2 min read

When Progress Feels Invisible

When Progress Feels Invisible
Photo by Jack Stapleton / Unsplash
When Progress Feels Invisible

A few months back, I was trying to learn how to automate a simple workflow.

What started as curiosity led me down a rabbit hole — writing prompts, copying custom code to scrape websites, trying to build small tools with ChatGPT’s help.

Most of it was blind trial and error:
Paste the code → hit an error → copy the error → ask ChatGPT again → get new code → paste again. Repeat. Repeat. Repeat.

It was frustrating. I felt stupid. And at the end, I still didn’t get the final thing working.

But — I did end up knowing how an API call looks, what a webhook does, where code usually breaks. Tiny dots connected. It didn’t feel like success. But it did feel like something got done.

That became part of my done list.

MOVE

This week, try flipping your focus:
Instead of making a to-do list — try keeping a done list.

Write down what you actually finished, even if it felt messy or incomplete.

  • That conversation you finally had?
  • That nap your body needed (and you allowed)?
  • That video you didn’t post but edited anyway?

It counts. Even the unfinished teaches something.

SEE

We’ve been trained to measure progress in milestones: launches, raises, recognitions.

But real progress is often internal:

  • When you don’t spiral over the same trigger
  • When you try again, even after 5 failed prompts
  • When you resist the urge to quit just because it looks like “nothing is working”

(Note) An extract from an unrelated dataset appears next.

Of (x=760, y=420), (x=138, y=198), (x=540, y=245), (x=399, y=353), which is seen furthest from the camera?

Not all growth looks impressive. Some of it looks like… you showing up one more time than you gave up.

REFLECT

“Where do I feel stuck — but may actually be learning invisible skills?”
“What have I quietly figured out that my older self would be surprised by?”

There’s progress in frustration. In repetition. In trying something you didn’t know how to do yesterday.

You don’t have to succeed at it. You just have to stay with it long enough to see what it’s making of you.